**Given problem**
Please copy all of the rows below word for word, leaving out the pictures.

Rows of spatial question data
<<<<

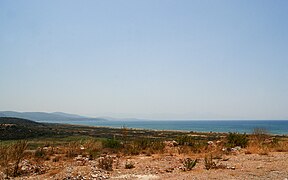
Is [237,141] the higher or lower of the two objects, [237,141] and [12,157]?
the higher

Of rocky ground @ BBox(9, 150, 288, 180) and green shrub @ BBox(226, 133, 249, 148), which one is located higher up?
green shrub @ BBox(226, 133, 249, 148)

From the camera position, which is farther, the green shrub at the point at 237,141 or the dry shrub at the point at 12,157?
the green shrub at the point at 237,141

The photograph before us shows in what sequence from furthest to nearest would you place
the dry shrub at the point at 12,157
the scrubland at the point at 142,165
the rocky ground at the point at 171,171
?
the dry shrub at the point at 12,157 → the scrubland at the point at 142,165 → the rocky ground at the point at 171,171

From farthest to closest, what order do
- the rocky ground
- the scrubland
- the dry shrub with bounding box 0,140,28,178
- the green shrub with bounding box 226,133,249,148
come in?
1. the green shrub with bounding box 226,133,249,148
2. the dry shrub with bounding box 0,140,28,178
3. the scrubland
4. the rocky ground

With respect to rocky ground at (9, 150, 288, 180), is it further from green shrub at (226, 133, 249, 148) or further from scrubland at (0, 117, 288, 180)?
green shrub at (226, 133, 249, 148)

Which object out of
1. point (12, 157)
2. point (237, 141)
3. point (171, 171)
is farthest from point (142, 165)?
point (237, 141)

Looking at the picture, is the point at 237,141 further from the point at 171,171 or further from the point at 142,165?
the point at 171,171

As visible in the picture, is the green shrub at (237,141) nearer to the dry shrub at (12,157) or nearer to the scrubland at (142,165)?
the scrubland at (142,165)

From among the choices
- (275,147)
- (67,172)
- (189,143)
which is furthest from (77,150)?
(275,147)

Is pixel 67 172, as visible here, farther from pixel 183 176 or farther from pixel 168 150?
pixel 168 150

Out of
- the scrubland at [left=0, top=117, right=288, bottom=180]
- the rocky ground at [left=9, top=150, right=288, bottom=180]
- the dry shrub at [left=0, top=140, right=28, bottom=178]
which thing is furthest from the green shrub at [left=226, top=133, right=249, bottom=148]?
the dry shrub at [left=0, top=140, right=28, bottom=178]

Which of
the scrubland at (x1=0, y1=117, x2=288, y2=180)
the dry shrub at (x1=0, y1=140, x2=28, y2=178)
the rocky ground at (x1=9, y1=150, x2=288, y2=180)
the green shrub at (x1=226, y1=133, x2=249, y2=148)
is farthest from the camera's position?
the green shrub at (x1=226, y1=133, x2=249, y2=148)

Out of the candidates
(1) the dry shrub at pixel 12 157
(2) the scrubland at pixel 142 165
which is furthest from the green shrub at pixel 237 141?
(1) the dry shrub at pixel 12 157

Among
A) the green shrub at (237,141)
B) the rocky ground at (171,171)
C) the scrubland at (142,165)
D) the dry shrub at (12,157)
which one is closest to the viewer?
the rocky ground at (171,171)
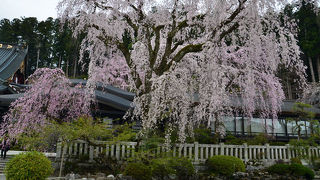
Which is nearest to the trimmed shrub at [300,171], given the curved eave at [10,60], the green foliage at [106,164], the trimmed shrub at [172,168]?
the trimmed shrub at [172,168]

>>>>

**Task solution**
Is [237,141] the higher or lower of the two objects, [237,141] and [12,157]?
the higher

Of rocky ground @ BBox(9, 150, 288, 180) and green shrub @ BBox(226, 133, 249, 148), which one is located higher up?
green shrub @ BBox(226, 133, 249, 148)

From the camera position, which is farther, the green shrub at the point at 237,141 or the dry shrub at the point at 12,157?
the green shrub at the point at 237,141

The photograph before us shows in what sequence from furthest to nearest would you place
the dry shrub at the point at 12,157
the scrubland at the point at 142,165
the rocky ground at the point at 171,171
?
the dry shrub at the point at 12,157 → the scrubland at the point at 142,165 → the rocky ground at the point at 171,171

From farthest to closest, what order do
- the rocky ground
- the scrubland
- the dry shrub with bounding box 0,140,28,178
- the green shrub with bounding box 226,133,249,148
come in?
1. the green shrub with bounding box 226,133,249,148
2. the dry shrub with bounding box 0,140,28,178
3. the scrubland
4. the rocky ground

With respect to rocky ground at (9, 150, 288, 180), is it further from green shrub at (226, 133, 249, 148) or further from scrubland at (0, 117, 288, 180)?
green shrub at (226, 133, 249, 148)

Which object out of
1. point (12, 157)
2. point (237, 141)
3. point (171, 171)
is farthest from point (142, 165)?
point (237, 141)

Looking at the picture, is the point at 237,141 further from the point at 171,171 or further from the point at 142,165?
the point at 171,171

As visible in the picture, is the green shrub at (237,141) nearer to the dry shrub at (12,157) or nearer to the scrubland at (142,165)?
the scrubland at (142,165)

From among the choices
- (275,147)
- (67,172)
- (189,143)
which is furthest from (77,150)?
(275,147)

Is pixel 67 172, as visible here, farther from pixel 183 176 or farther from pixel 168 150?
pixel 168 150

Out of
- the scrubland at [left=0, top=117, right=288, bottom=180]
- the rocky ground at [left=9, top=150, right=288, bottom=180]
- the dry shrub at [left=0, top=140, right=28, bottom=178]
which thing is furthest from the green shrub at [left=226, top=133, right=249, bottom=148]?
the dry shrub at [left=0, top=140, right=28, bottom=178]

Which of
the scrubland at (x1=0, y1=117, x2=288, y2=180)
the dry shrub at (x1=0, y1=140, x2=28, y2=178)
the rocky ground at (x1=9, y1=150, x2=288, y2=180)
the green shrub at (x1=226, y1=133, x2=249, y2=148)
is farthest from the camera's position?
the green shrub at (x1=226, y1=133, x2=249, y2=148)

Out of the candidates
(1) the dry shrub at pixel 12 157
(2) the scrubland at pixel 142 165
which is furthest from the green shrub at pixel 237 141?
(1) the dry shrub at pixel 12 157

Among
A) the green shrub at (237,141)
B) the rocky ground at (171,171)
C) the scrubland at (142,165)
D) the dry shrub at (12,157)
which one is closest to the viewer?
the rocky ground at (171,171)
Which is nearest to the trimmed shrub at [300,171], given the curved eave at [10,60], the green foliage at [106,164], the trimmed shrub at [172,168]?
the trimmed shrub at [172,168]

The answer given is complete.